After the war, Robert E. Lee directed the Confederate engineers who had attempted to destroy the bridge to rebuild it. The work was overseen by William "Billy" Mahone, the former Confederate general who before the war had been the Southside Railroad's president. Twenty-one new Fink-truss spans went up on the original brick piers in 1869. A year later Mahone combined the Southside with the Norfolk and Petersburg and the Virginia and Tennessee railroads to form the Atlantic, Mississippi and Ohio, a four-hundred-mile system stretching from Norfolk to Bristol. The Panic of 1873 broke the AM&O; new owners bought it and renamed it the Norfolk and Western in 1881. The N&W replaced the Fink trusses with Pratt trusses in 1886, swapping one span at a time without ever interrupting traffic. The whole bridge was rebuilt again in 1914.

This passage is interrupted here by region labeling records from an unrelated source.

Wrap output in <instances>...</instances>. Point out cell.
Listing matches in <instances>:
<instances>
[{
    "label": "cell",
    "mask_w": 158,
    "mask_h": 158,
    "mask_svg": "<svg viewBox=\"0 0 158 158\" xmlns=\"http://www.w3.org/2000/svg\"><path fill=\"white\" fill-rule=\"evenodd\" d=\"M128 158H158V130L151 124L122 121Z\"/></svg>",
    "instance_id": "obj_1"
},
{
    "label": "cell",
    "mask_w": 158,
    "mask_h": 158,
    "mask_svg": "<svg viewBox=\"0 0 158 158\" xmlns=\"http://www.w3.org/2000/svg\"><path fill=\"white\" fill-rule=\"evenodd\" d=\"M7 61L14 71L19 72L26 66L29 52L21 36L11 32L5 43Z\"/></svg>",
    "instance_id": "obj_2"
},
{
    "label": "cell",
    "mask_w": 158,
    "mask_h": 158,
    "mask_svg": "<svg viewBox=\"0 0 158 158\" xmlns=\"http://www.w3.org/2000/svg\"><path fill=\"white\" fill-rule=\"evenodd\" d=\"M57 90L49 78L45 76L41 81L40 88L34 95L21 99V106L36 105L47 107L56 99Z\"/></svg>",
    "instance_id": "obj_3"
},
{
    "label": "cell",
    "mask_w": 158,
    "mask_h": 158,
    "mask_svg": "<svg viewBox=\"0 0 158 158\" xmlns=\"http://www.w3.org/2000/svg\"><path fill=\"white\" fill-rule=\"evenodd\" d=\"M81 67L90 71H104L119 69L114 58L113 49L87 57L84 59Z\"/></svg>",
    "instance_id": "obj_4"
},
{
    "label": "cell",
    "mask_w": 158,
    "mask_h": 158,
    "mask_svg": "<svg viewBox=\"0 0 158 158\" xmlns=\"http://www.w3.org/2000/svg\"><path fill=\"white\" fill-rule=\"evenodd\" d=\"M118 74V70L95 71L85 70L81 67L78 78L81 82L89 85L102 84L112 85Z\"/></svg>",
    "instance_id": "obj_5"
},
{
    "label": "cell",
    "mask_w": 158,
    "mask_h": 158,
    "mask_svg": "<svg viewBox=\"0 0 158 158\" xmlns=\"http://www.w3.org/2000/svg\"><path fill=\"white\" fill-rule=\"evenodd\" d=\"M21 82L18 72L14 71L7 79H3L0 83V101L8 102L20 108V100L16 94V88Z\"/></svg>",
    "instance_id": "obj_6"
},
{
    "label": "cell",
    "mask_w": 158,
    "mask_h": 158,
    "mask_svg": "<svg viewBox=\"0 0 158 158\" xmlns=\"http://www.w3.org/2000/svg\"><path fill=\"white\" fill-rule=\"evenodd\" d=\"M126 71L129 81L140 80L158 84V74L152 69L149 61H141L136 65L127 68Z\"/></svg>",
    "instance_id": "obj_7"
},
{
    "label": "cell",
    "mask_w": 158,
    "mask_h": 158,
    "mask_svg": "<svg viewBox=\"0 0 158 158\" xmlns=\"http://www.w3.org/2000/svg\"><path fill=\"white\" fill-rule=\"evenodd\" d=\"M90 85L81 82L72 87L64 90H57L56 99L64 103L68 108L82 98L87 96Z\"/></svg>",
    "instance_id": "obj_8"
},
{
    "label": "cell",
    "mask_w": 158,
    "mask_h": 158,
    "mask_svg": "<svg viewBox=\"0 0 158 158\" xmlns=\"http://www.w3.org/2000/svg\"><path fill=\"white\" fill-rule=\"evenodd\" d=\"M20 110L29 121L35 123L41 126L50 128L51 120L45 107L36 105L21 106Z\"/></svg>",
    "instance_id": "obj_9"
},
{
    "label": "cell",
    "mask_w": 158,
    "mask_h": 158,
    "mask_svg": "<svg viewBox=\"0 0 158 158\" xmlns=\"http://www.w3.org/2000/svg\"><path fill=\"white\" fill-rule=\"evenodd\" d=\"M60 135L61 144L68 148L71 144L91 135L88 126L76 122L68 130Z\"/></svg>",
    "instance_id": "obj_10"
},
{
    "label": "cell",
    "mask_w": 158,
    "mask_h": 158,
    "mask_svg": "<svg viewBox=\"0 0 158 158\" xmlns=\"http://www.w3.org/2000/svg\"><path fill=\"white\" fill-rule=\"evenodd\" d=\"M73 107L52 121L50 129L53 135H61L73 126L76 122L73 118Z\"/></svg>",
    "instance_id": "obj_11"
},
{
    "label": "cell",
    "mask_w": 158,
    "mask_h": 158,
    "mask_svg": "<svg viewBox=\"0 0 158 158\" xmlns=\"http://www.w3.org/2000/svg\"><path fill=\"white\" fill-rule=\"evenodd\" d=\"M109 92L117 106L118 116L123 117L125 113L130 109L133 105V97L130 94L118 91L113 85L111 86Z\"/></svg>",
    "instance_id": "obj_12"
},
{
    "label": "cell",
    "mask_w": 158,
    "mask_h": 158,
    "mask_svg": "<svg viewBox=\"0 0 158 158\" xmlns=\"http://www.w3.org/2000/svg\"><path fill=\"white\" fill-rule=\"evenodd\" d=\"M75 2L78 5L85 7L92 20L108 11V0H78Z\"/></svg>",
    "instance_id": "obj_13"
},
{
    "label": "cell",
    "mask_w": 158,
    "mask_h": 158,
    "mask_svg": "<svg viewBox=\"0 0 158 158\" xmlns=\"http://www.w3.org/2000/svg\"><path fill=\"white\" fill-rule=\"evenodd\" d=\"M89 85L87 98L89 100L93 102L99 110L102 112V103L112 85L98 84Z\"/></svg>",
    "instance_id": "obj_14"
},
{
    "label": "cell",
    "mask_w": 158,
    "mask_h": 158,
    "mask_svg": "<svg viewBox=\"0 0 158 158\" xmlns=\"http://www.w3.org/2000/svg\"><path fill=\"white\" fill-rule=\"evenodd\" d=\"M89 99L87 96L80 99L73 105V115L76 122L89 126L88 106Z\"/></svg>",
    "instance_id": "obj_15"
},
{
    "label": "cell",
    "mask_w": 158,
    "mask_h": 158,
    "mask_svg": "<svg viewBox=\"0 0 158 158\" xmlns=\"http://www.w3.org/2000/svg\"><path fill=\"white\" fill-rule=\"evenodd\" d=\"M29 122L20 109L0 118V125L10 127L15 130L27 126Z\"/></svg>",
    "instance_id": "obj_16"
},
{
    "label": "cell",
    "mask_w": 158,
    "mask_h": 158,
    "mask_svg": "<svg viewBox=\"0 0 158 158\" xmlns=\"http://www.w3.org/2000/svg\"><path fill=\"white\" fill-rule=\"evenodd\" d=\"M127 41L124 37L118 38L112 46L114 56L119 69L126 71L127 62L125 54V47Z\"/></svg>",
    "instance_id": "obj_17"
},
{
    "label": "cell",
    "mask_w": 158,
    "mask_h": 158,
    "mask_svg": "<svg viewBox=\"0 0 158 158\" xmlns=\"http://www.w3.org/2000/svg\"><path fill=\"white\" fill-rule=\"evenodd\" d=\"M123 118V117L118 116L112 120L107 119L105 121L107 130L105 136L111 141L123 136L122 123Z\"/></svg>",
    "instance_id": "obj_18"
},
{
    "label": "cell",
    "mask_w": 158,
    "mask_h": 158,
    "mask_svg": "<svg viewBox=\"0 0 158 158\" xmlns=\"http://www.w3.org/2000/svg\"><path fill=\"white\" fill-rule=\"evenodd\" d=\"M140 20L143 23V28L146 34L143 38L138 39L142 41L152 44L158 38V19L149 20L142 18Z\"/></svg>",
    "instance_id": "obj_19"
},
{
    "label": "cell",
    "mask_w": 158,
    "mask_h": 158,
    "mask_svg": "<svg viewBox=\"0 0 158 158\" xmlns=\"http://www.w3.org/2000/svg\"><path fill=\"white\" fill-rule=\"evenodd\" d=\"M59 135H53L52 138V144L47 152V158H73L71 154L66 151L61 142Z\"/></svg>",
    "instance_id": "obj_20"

By the late twentieth century the bridge had become a hazard as well as a landmark. On August 9, 1989, nine young people walking out on the bridge were surprised by a westbound train moving at 40 miles per hour. Five made it to safety on the east end. Three others reached a small platform on the side. One man was struck and killed by the train. A young woman fell from the trestle to the rocks below and was critically injured. Norfolk Southern agreed afterward to install fences, post warning signs, and require crews to blow whistles approaching the bridge. A lawsuit settled with the dead man's parents in 1999. The accident accelerated discussions about whether the bridge had a future at all.
Cost made the decision. Maintaining the High Bridge was expensive, and Norfolk Southern had a parallel low-grade line, completed in 1916, that handled freight more efficiently. By 2005 the company had abandoned the corridor and donated 31 miles of right-of-way, including the bridge, to the Virginia Department of Conservation and Recreation. The renovated bridge opened to the public on April 6, 2012, the 147th anniversary of the day Confederate engineers had first set fire to it. The High Bridge Trail State Park now runs sixteen miles in each direction from the bridge. Walk across it today and you are 125 feet above the Appomattox River on a structure whose oldest pieces are 170 years old. The forest along the trail is mostly second growth, the same recovering Piedmont woodland that Lee's army passed through in 1865, looking for ground that would let them keep going west.
High Bridge crosses the Appomattox River at 37.31 N, 78.32 W, about six miles east of Farmville. The 2,400-foot viaduct is impossible to miss from the air; at 125 feet above the river it stands above the tree canopy across the entire river valley. Best viewed at 2,000 to 3,000 feet from the south. Nearest field is Farmville Regional (KFVX), 8 miles west. Crewe-Burkeville's Crewe Municipal (W81) is 15 miles south-southeast. Lynchburg Regional (KLYH) is 38 miles west.